Didi Taihuttu, a Dutch family invested by liquidating everything they had. In monetary liquidation, they included all of their assets like their business,2,500-square-foot house, even their shoes to buy Bitcoin. The good thing, now they made enough to travel 40 countries by only investing in Bitcoin. Most investors are not respecting the 50:30:20 ratio rule for investing. On the contrary, they are investing way more than they can afford. This could be a bad sign of FOMO. As not everyone can become the Taihuttu family and only make profits from their investment. Hence, staking everything doesn’t make sense.
For the record, take for example Sean Russel, a passionate investor of cryptocurrencies. He invested $120,000 only to burn them out to a crash. As an investor, you must maintain a right balance where 20 percent of savings must only be invested in buying cryptocurrencies or other forms of high-risk asset-class, the remaining earnings should fund other necessary needs to make you sustainable in the investment market for long. Most first time investors are driven more by adrenaline than critical rationale. When you consult with expert cryptocurrency traders or advisers, they can help you set-up a balanced portfolio for sustainability.

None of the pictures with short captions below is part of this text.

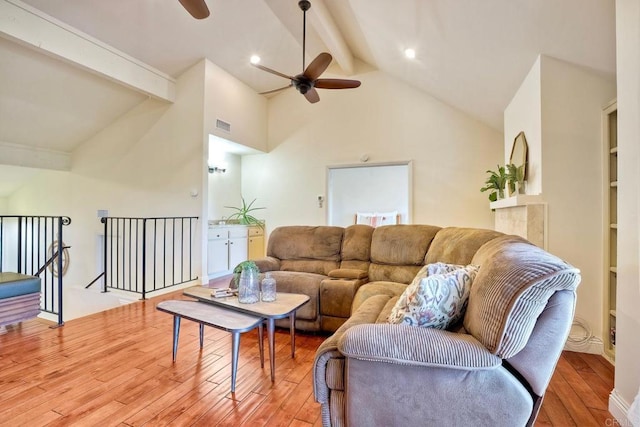 living room featuring ceiling fan, hardwood / wood-style floors, beamed ceiling, and visible vents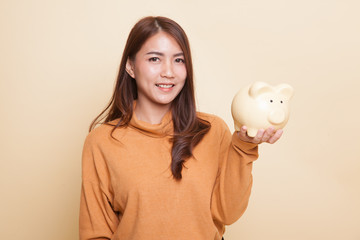 Young Asian woman with a pig coin bank.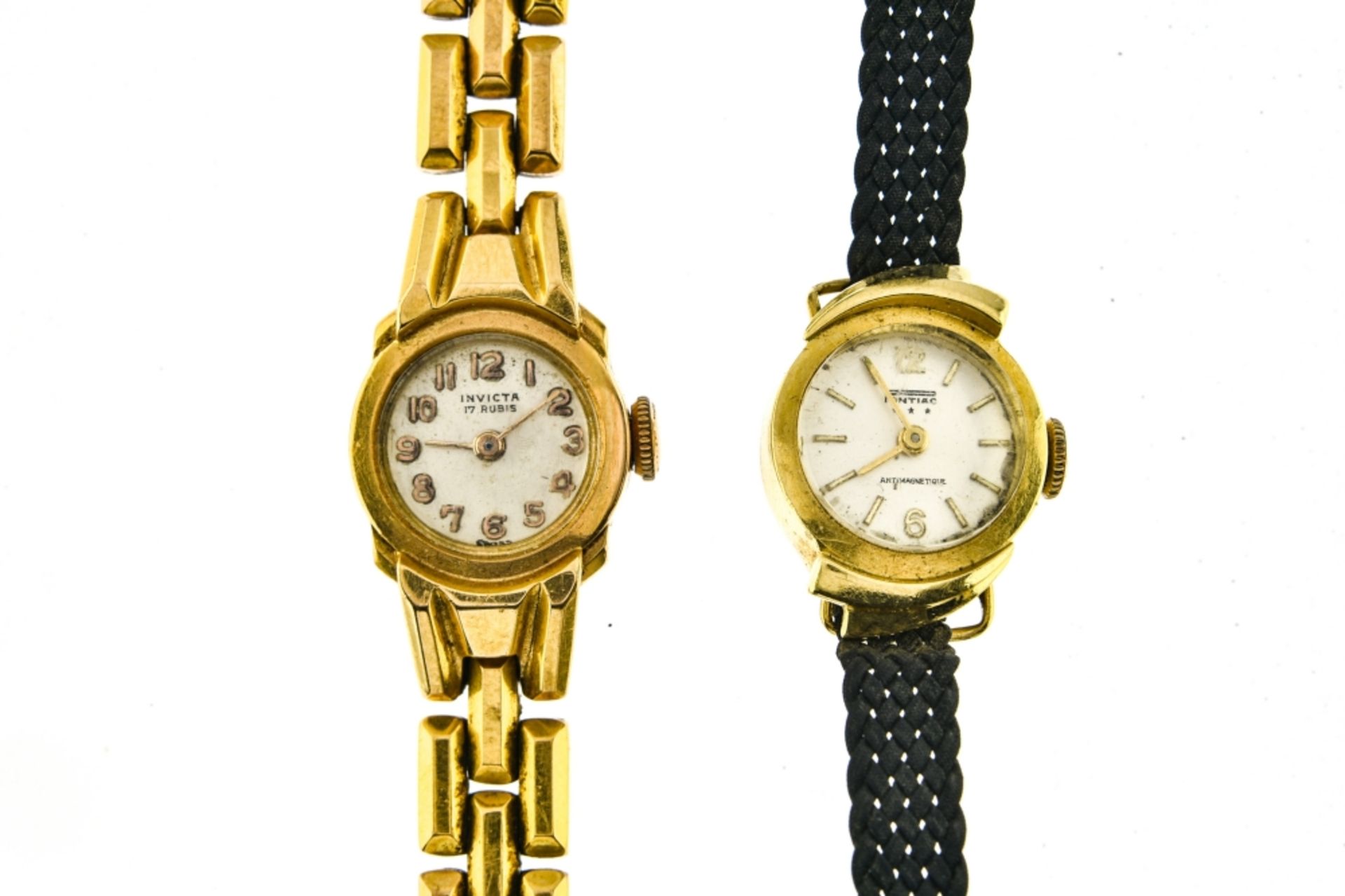 Pontiac Lot of 2 lady's bracelet watches 1. Lady's 18 kt gold Pontiac Silver-plated dial signed "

To not miss the euphoria, new investors chose fresh projects in the market as their portfolio. The reason being since they are quite cheap and easy to invest for an entry into the market. That’s a very bad approach when you have no idea about the market or the project for such coins. Generally, investors do keep this approach for quick profits via Altcoin investing. The reason being alt-coin season flashing on social media. Though, not every altcoin is bad but not every altcoin is good either. Instead of buying cheap coins, buy coins having vision for sustainability in the cryptosphere. SNX, RUNE, REN and META are some of the top new DeFi projects to watch out for investing in cryptocurrencies in Australia.
Crypto market has been evolving but it works not at par with the traditional stock market. You cannot keep the same tempo as you keep for stocks. Most new investors in the traditional stock market follow others for investment guidance. A crypto market is different because of non-regulations and lack of government support. Therefore, cautious investment is necessary which can help you survive for long in this space.